Context
INSEE is the official french institute gathering data of many types around France. It can be demographic (Births, Deaths, Population Density...), Economic (Salary, Firms by activity / size...) and more.
It can be a great help to observe and measure inequality in the french population.
Content
Four files are in the dataset :
-
base_etablissement_par_tranche_effectif : give information on the number of firms in every french town, categorized by size , come from INSEE.
- CODGEO : geographique code for the town (can be joined with code_insee column from "name_geographic_information.csv')
- LIBGEO : name of the town (in french)
- REG : region number
- DEP : depatment number
- E14TST : total number of firms in the town
- E14TS0ND : number of unknown or null size firms in the town
- E14TS1 : number of firms with 1 to 5 employees in the town
- E14TS6 : number of firms with 6 to 9 employees in the town
- E14TS10 : number of firms with 10 to 19 employees in the town
- E14TS20 : number of firms with 20 to 49 employees in the town
- E14TS50 : number of firms with 50 to 99 employees in the town
- E14TS100 : number of firms with 100 to 199 employees in the town
- E14TS200 : number of firms with 200 to 499 employees in the town
- E14TS500 : number of firms with more than 500 employees in the town
-
name_geographic_information : give geographic data on french town (mainly latitude and longitude, but also region / department codes and names )
- EU_circo : name of the European Union Circonscription
- code_région : code of the region attached to the town
- nom_région : name of the region attached to the town
- chef.lieu_région : name the administrative center around the town
- numéro_département : code of the department attached to the town
- nom_département : name of the department attached to the town
- préfecture : name of the local administrative division around the town
- numéro_circonscription : number of the circumpscription
- nom_commune : name of the town
- codes_postaux : post-codes relative to the town
- code_insee : unique code for the town
- latitude : GPS latitude
- longitude : GPS longitude
- éloignement : i couldn't manage to figure out what was the meaning of this number
-
net_salary_per_town_per_category : salaries around french town per job categories, age and sex
- CODGEO : unique code of the town
- LIBGEO : name of the town
- SNHM14 : mean net salary
- SNHMC14 : mean net salary per hour for executive
- SNHMP14 : mean net salary per hour for middle manager
- SNHME14 : mean net salary per hour for employee
- SNHMO14 : mean net salary per hour for worker
- SNHMF14 : mean net salary for women
- SNHMFC14 : mean net salary per hour for feminin executive
- SNHMFP14 : mean net salary per hour for feminin middle manager
- SNHMFE14 : mean net salary per hour for feminin employee
- SNHMFO14 : mean net salary per hour for feminin worker
- SNHMH14 : mean net salary for man
- SNHMHC14 : mean net salary per hour for masculin executive
- SNHMHP14 : mean net salary per hour for masculin middle manager
- SNHMHE14 : mean net salary per hour for masculin employee
- SNHMHO14 : mean net salary per hour for masculin worker
- SNHM1814 : mean net salary per hour for 18-25 years old
- SNHM2614 : mean net salary per hour for 26-50 years old
- SNHM5014 : mean net salary per hour for >50 years old
- SNHMF1814 : mean net salary per hour for women between 18-25 years old
- SNHMF2614 : mean net salary per hour for women between 26-50 years old
- SNHMF5014 : mean net salary per hour for women >50 years old
- SNHMH1814 : mean net salary per hour for men between 18-25 years old
- SNHMH2614 : mean net salary per hour for men between 26-50 years old
- SNHMH5014 : mean net salary per hour for men >50 years old
-
population : demographic information in France per town, age, sex and living mode
- NIVGEO : geographic level (arrondissement, communes...)
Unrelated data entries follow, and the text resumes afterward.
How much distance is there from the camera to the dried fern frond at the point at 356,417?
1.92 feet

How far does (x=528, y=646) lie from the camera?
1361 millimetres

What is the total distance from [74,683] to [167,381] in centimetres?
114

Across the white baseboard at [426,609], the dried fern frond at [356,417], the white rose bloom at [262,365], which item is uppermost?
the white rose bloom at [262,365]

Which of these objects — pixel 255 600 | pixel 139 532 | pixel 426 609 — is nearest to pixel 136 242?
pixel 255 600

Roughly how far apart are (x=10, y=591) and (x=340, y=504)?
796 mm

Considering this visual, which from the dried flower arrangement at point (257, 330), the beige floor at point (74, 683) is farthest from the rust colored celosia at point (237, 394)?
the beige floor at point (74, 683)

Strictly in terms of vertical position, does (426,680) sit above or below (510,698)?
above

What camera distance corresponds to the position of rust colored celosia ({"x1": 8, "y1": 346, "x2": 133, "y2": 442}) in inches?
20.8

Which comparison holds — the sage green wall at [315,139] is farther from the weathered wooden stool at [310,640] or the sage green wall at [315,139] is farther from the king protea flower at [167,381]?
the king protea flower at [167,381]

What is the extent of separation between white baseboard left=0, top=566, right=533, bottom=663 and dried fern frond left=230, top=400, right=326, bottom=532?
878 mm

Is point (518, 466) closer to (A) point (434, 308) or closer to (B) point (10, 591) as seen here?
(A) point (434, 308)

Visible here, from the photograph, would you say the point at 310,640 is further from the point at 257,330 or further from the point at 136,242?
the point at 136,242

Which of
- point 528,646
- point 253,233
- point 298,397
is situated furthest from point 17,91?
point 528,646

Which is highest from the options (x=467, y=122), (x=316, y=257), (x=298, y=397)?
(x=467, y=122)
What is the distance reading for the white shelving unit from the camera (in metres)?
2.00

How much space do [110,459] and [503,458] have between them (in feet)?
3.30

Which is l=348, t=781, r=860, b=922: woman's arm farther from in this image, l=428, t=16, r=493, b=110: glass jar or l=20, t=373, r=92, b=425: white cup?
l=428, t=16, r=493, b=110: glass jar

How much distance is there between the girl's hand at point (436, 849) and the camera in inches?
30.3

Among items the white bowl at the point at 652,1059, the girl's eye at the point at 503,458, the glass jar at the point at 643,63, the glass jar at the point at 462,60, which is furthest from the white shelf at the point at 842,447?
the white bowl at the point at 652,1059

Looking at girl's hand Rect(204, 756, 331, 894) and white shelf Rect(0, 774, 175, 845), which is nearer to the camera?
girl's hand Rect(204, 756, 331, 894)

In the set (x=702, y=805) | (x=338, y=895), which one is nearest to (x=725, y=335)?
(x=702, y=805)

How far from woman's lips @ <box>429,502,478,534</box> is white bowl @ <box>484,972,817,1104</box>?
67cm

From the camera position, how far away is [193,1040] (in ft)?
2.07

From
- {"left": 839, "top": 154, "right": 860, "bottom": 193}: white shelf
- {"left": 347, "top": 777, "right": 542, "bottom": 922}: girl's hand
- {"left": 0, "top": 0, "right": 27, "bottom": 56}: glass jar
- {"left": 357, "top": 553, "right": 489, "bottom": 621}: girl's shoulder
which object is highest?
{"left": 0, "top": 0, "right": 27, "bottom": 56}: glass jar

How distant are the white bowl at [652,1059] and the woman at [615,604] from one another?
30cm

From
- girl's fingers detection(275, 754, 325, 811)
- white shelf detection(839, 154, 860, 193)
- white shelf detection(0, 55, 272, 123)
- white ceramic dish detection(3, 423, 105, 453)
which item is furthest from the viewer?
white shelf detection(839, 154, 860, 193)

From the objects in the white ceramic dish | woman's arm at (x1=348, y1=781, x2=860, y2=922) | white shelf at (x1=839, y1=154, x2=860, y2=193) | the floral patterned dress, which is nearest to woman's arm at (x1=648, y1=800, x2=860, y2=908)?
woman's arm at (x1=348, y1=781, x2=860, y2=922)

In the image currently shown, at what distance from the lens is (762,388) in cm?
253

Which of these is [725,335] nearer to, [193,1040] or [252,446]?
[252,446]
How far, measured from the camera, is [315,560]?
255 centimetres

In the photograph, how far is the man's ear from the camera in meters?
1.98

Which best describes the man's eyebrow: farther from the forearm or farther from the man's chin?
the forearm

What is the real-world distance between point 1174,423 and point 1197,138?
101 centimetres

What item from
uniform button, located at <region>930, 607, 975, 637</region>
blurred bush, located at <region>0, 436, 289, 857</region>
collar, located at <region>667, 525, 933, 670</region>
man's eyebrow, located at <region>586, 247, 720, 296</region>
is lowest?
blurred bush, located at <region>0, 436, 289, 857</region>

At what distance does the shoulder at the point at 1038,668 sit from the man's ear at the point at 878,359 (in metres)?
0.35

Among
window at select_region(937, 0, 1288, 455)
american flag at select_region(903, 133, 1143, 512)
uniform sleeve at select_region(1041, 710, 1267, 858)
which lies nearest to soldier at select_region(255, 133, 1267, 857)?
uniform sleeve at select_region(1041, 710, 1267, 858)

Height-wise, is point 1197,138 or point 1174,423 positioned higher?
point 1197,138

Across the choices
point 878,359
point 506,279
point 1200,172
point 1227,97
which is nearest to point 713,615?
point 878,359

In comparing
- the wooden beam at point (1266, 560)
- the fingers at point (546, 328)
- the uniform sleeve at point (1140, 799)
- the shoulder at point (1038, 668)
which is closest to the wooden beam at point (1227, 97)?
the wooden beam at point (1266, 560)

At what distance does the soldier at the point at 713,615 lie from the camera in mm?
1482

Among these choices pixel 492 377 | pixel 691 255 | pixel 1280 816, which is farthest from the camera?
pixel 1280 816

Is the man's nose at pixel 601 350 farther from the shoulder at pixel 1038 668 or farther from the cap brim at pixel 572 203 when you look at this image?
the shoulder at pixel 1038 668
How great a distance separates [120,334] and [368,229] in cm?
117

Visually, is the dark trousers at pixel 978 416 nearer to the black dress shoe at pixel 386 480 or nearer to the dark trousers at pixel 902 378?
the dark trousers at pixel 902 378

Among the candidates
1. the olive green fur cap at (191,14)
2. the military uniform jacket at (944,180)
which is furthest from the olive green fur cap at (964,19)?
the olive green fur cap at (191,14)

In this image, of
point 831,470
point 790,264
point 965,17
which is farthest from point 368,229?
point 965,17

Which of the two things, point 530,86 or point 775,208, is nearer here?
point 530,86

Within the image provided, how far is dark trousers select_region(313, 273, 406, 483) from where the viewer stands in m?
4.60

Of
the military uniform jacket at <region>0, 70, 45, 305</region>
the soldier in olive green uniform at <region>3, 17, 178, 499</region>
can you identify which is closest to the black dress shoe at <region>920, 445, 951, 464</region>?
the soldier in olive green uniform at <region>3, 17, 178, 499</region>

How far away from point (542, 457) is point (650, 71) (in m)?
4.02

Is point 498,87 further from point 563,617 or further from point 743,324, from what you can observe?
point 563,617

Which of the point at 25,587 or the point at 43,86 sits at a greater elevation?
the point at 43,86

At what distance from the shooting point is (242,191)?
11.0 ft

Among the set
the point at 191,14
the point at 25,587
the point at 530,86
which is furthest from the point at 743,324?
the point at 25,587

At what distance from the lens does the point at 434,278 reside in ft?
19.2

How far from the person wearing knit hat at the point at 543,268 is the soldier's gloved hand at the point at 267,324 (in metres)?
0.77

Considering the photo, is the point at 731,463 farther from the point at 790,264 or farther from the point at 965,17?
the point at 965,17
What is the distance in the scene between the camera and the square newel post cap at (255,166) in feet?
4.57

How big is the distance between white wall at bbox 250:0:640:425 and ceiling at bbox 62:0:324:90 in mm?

- CODGEO : unique code for the town
- LIBGEO : name of the town (might contain some utf-8 errors, this information has better quality name_geographic_information)
- MOCO : cohabitation mode : [list and meaning available in Data description]
- AGE80_17 : age category (slice of 5 years) | ex : 0 -> people between 0 and 4 years old
- SEXE : sex, 1 for men | 2 for women
- NB : Number of people in the category
-
departments.geojson : contains the borders of french departments. From Gregoire David (github)
These datasets can be merged by : CODGEO = code_insee
Acknowledgements
The entire dataset has been created (and actualized) by INSEE, I just uploaded it on Kaggle after doing some jobs and checks on it. I haven't seen INSEE on Kaggle yet but I think it would be great to bring the organization in as a Kaggle actor.
Inspiration
First aim I had creating that dataset was to provide a map of french towns with the number of firm that are settled in by size.
Now my goal is to explore inequality between men and women, youngsters and elders, working / social classes.
Population can also be a great filter to explain some phenomenons on the maps.